If it sounds simple it’s because it is: defensive fragility – individual errors being committed by a backline not yet a cohesive unit – and profligacy up front are the two main problems that effect teams in the Championship. The best teams have offered few, if any, examples of either problem, the above-average sides make up for having one by enhancing the other and the below-average teams have a larger degree of both. Simple game, football.
But of course it really isn’t. While both problems have plagued Leeds United throughout recent memory, it’s our defensive frailty that has always been our biggest issue and one that many managers have failed to sort out.
With players such as Jermaine Beckford, Luciano Becchio and Ross McCormack, we used to be able to score enough to secure a top-half finish, until our defence worsened and we lost our strikers in a descending order of proficiency and were left lucky enough to tally a total of goals to avoid relegation.
Former Leeds manager Brian McDermott was accused by some fans of playing unattractive football that, even more unforgivable, failed to yield results. Personally, I’d put this down to the team left to him by the man he replaced, Neil Warnock, whose apathy resulted in a team comprised mainly of talentless, listless driftwood the likes of which make tactics and formations almost irrelevant.

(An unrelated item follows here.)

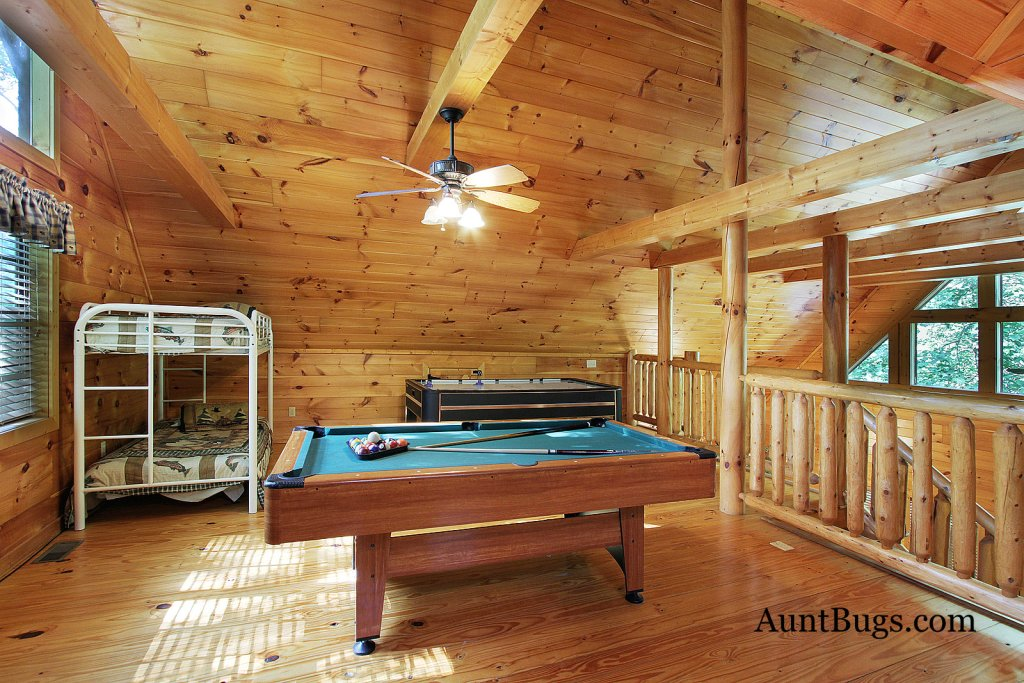 Photo of a Gatlinburg Cabin named Shamrock Lodge #215 - This is the fifteenth photo in the set.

McDermott was sacked (twice, technically.) before he could craft the team he wanted, though it may not be incorrect to assume that, between the funds made available to him and his own recruitment process, he might not have succeeded anyway.
Fans will always be divided between the results-orientated who would secure three points and trophies at all costs and the aesthetic-orientated who don’t believe a fan, player or manager should have to accept either reactive, pragmatic football, or free-flowing football and noble defeat.

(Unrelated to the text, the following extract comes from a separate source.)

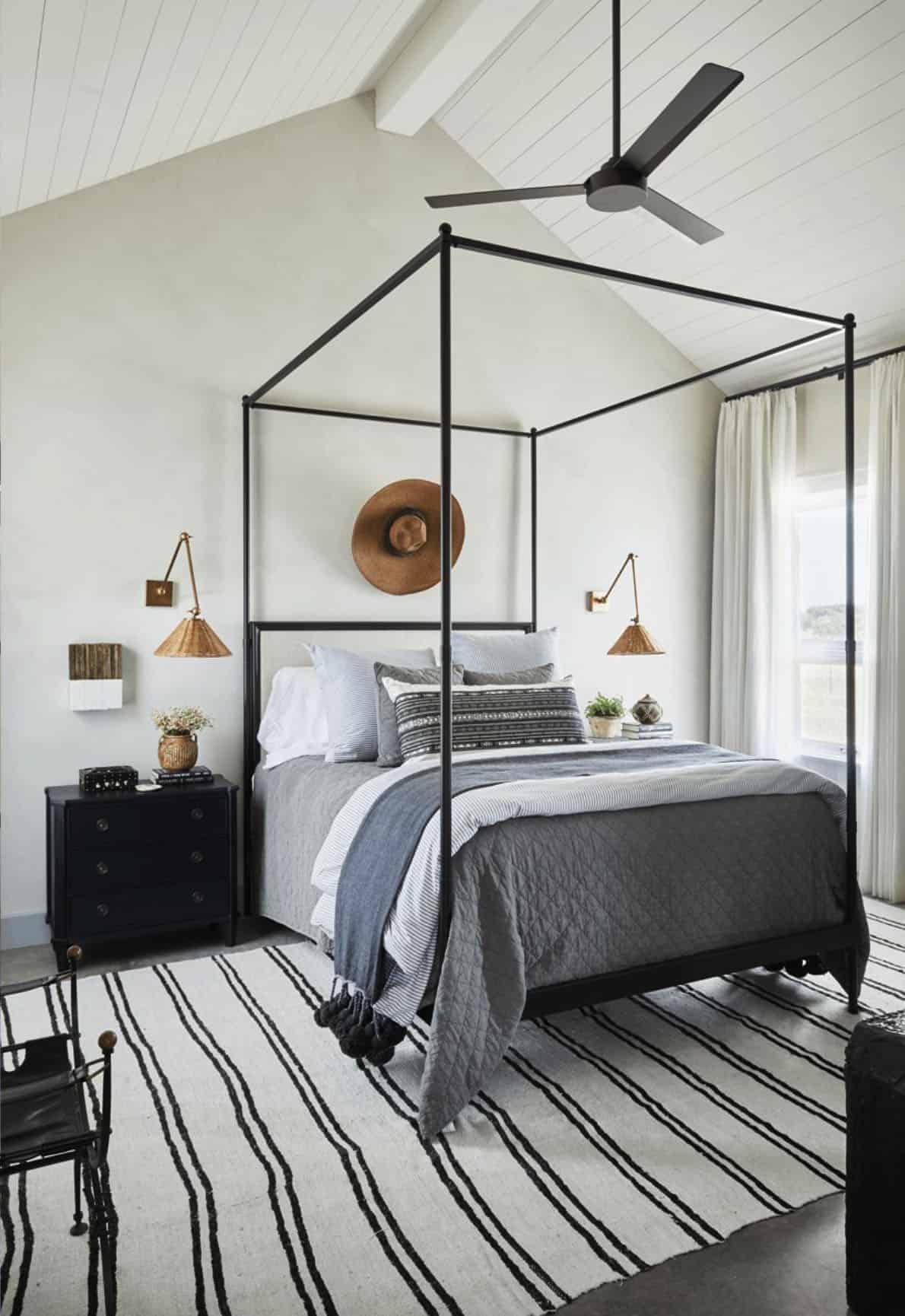 farmhouse-guest-bedroom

Wigan’s rise to and duration in the Premier League proved the aesthetics-orientated correct; Wigan punched above their weight for years before they won the F.A. Cup. Of course, this also led to the squad being over-extended during a lengthy campaign and their relegation the same year.
Of course, this doesn’t prove the results-orientated correct either. Tony Pulis has shown during his tenures at Stoke City and Crystal Palace the inherent value of pragmatism and organisation ahead of playing openly against richer clubs with better players; in all his years as manager Pulis was never relegated, but unlike Roberto Martinez at Wigan, he also never one a trophy while in the Premier League.

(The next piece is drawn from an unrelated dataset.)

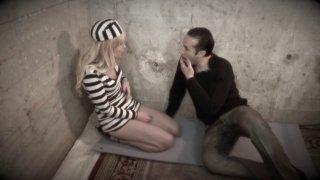 Meuf incarcérée en prison accepte de se faire baiser dans sa cellule contre sa libération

It seems then that an even, functional mixture of proactive and reactive football is the key to success. Certainly this season’s Chelsea side shows extremes of both, as do, to some extent, Bayern Munich under Pep Guardiola. But then it’s easy for both José Mourinho and Guardiola to claim a Midas touch when they have access to almost as much currency as the Phrygian king of Greek mythological fame.
Championship clubs, however, have to rely much more on the manager and his coaching staff to excel at cheap recruitment, beneficial training and tactics that get the best out of the players on hand.
So, when ex-Forest Green manager Dave Hockaday assumed control over a Leeds squad injected with new blood (which may or may not have been chosen by the owner, Massimo Cellino) he attempted to apply a new, more free-flowing style of football.
The result was more entertaining than what was witnessed under Warnock or even McDermott, but the same defensive problems remained and it didn’t look like there was a difference between “free-flowing” and “loose” as Leeds’s defenders proved time and time again.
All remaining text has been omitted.